### DOCUMENT TEXT:
KEEPING THE CHURCH SPIC AND SPAN. Continuing the positive note on which I began, let me mention your response to my appeal for church cleaners. You may remember before I became ill in November, I appealed to the Parish for volunteers to clean the church on a regular basis, with individuals each taking responsibility for one small section of the church. The thinking behind this was that there would be no need for teams having to meet up together at a set time, but each could fulfil their duties at a time best suited to themselves. This appeal still stands, but so far it has taken a different turn. While I was off sick, two families have taken up the challenge, Kelly (Roche) Williams and her children, and Joanne and Francis Bird and their children. Taking it in turns, Saturday by Saturday, they have undertaken the work, and a fine job they are doing. The church itself proclaims the thoroughness of their labours. We are so very, very grateful. But if anyone else would like to help in any way, please don’t be shy.

### PROVIDED RECORDS:

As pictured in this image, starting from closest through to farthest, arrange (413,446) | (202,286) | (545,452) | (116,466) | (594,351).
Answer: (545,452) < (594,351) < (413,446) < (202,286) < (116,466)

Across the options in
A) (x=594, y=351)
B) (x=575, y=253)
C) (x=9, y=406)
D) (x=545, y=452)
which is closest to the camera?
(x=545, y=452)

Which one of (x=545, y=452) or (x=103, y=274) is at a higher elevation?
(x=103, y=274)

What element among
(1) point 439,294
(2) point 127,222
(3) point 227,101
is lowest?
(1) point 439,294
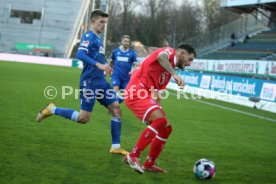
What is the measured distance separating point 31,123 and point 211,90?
50.1ft

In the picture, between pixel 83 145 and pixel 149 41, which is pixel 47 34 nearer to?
pixel 149 41

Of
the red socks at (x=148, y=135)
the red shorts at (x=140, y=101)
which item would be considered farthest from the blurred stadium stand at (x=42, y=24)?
the red socks at (x=148, y=135)

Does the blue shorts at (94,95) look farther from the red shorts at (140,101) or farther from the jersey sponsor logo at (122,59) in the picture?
the jersey sponsor logo at (122,59)

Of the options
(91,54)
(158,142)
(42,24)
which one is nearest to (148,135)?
(158,142)

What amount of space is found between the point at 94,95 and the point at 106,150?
1.01 m

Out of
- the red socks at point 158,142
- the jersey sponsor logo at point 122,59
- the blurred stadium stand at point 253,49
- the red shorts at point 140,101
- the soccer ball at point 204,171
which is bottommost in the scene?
the soccer ball at point 204,171

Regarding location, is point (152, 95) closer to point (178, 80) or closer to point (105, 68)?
point (178, 80)

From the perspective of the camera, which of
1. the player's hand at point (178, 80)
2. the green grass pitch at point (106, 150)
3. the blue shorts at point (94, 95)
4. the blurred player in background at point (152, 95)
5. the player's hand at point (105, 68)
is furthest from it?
the blue shorts at point (94, 95)

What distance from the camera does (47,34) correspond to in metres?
58.2

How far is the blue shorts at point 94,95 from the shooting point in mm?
6719

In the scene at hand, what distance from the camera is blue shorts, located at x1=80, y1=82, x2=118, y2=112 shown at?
6719 millimetres

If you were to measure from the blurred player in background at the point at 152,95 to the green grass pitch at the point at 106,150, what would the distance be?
301 mm

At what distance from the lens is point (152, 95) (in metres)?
5.83

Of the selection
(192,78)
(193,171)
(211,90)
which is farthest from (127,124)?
(192,78)
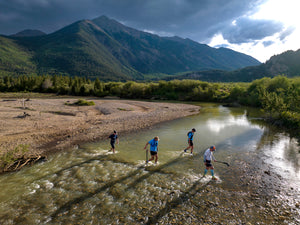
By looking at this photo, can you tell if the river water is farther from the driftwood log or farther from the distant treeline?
the distant treeline

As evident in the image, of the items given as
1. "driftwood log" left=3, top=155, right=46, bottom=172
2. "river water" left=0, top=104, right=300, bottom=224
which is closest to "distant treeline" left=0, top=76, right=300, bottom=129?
"river water" left=0, top=104, right=300, bottom=224

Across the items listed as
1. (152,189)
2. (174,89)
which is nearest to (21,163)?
(152,189)

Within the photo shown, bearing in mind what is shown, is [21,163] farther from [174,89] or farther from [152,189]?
[174,89]

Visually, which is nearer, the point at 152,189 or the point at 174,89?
the point at 152,189

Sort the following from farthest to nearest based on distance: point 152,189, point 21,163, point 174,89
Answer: point 174,89, point 21,163, point 152,189

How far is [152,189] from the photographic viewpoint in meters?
10.8

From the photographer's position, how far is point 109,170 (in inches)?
525

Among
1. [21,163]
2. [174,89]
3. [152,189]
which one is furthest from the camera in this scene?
[174,89]

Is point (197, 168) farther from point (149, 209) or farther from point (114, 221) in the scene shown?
point (114, 221)

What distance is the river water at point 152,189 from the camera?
8.48m

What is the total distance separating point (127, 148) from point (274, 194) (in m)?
13.7

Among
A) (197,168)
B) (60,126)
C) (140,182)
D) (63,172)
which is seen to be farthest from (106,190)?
(60,126)

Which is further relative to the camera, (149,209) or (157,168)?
(157,168)

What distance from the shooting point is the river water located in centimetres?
848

### THE TASK:
Decide whether each statement agrees with the church-cleaning text, answering yes or no and quoting the deciding words: (a) The volunteers were meant to work in teams meeting at a set time. (b) Two families took on the cleaning while the writer was off sick. (c) The families clean the church every Sunday. Use only the church-cleaning text when you respond; the entries play no part.

### THE COMPLETED TASK:
(a) No: "there would be no need for teams having to meet up together at a set time"
(b) Yes: "While I was off sick, two families have taken up the challenge"
(c) No: "Taking it in turns, Saturday by Saturday"